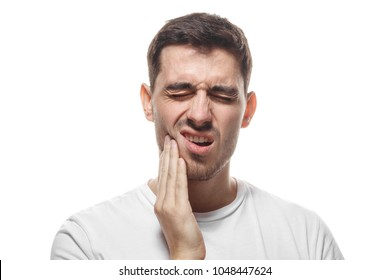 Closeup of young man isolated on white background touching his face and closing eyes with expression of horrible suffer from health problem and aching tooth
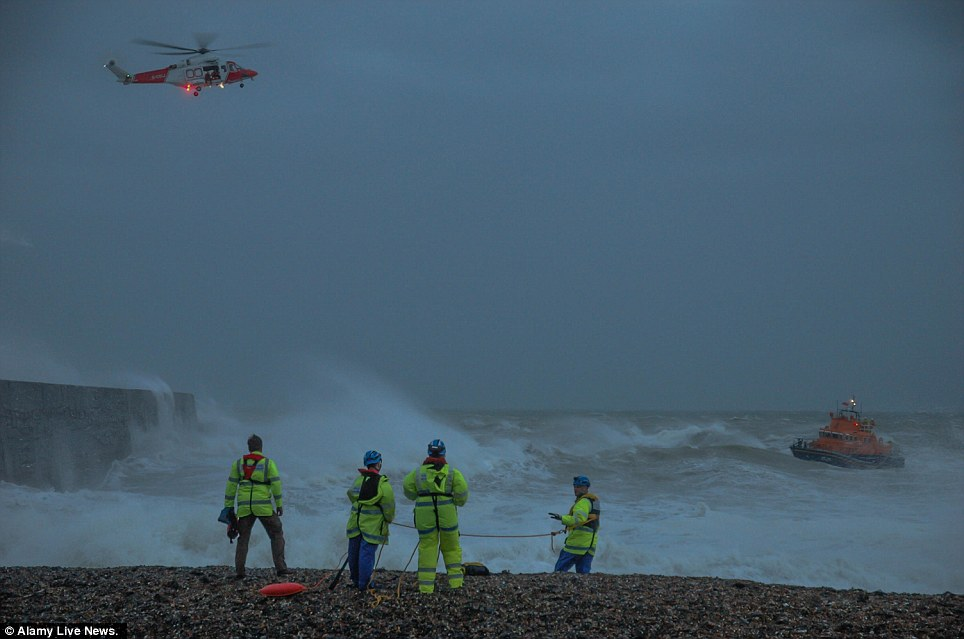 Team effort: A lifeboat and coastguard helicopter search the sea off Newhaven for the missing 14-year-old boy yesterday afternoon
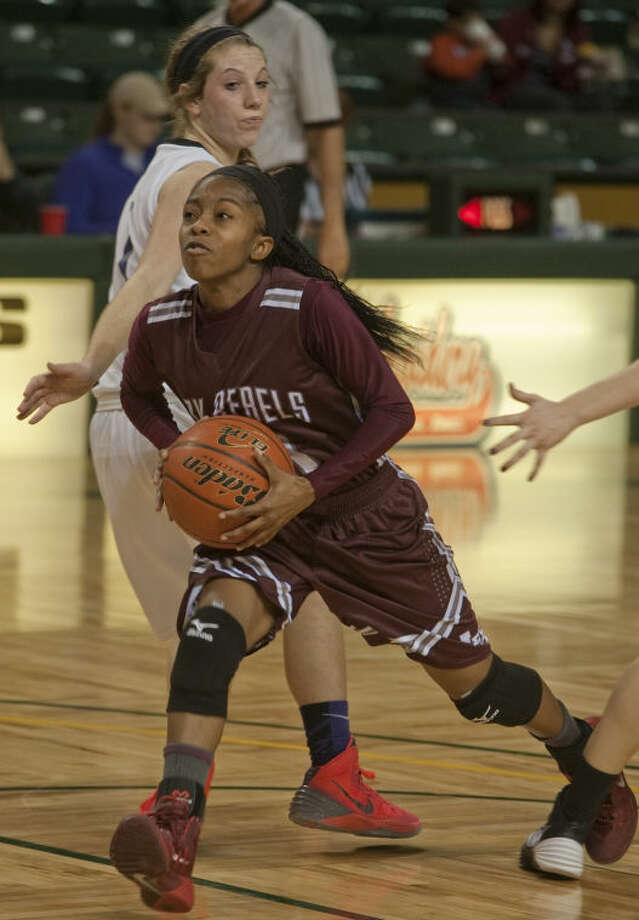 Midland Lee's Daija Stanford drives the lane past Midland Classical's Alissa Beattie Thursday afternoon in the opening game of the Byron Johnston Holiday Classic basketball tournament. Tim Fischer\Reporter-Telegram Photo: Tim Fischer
- - - - - - -
--- Prompt ---
Reproduce the data above exactly, leaving out any picture in it.

--- Answer section ---
 Closeup of young man isolated on white background touching his face and closing eyes with expression of horrible suffer from health problem and aching tooth
 Team effort: A lifeboat and coastguard helicopter search the sea off Newhaven for the missing 14-year-old boy yesterday afternoon
 Midland Lee's Daija Stanford drives the lane past Midland Classical's Alissa Beattie Thursday afternoon in the opening game of the Byron Johnston Holiday Classic basketball tournament. Tim Fischer\Reporter-Telegram Photo: Tim Fischer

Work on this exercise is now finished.